Thursday, July 7, 2022

Abrupt end to New Zealand production season

New Zealand’s milk production season is coming to an abrupt end

Production this April in the top half of the North Island will be down by at least 50%, compared with the very favourable April of 2012.  In these northern parts many dairy cows have been dried off much earlier than normal  simply due to massive feed deficits.  Further south we are seeing the majority of dairy herds still producing but farmers have adopted a range of management systems to combat the dry conditions.  These include: milking less frequently i.e. once a day or once every 16 hours, culling their poor performing cows, drying off a portion of their herd, and purchasing supplementary feed.  All of these options will negatively impact profits this season.  Many farmers have “written off” this season and are now concentrating on making the right decisions to set themselves up for next season when milk prices will do doubt be higher than this season.  
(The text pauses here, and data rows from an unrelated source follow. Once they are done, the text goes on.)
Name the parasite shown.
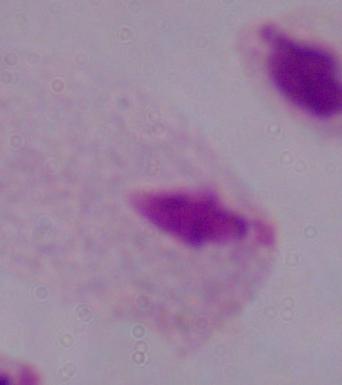
A trichomonad.

{
  "modality": "photomicrograph",
  "magnification": "1000x"
}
Some farms which continued to milk their herds through have now had rain and will be able to continue to milk their herds through May.  The southern half of the North Island and the South Island, have now had significant rains and pastures have responded accordingly.  These areas, which account for approximately 60 to 65% of New Zealand’s total milk production, should be reasonably well set up once the new dairying season commences.    However the impact of the drought is likely to still be felt at the beginning of the 2013/14 dairying season in the northern regions.  In these regions calving typically commences in July and pasture growth does not exceed demand until late in the spring.  Feed reserves and cow condition will not be at optimal levels on many of these farms at the beginning of the season therefore we are likely to see milk production constrained in these areas through to at least September.  


In April the majority of New Zealand, with the exception of the bottom half of the South Island, has received near normal levels of rain.  The problem is soils are so dry that near normal rain is not sufficient to bring soil moisture levels back up, and therefore the majority of New Zealand remains drier than usual.  The weather outlook for April and May is reasonably favourable for pasture growth due to the rain now falling and temperatures are also expected to remain a little warmer than normal for the next month or so.  The NZX Pasture Growth Index clearly demonstrates that pasture growth rates are returning to “normal” but it will take some time to amass the levels of feed dairy farmers would like to have on hand.  


Canterbury is expected to be the only part of New Zealand which will produce more milk this April than the previous one.  This is due to a general increase in the number of dairy farms in this region, plus irrigation has helped to mitigate the impact of the drought which was less severe in this region than many other regions.  New Zealand will not produce as much milk in the 2012/13 dairying season than in the previous season.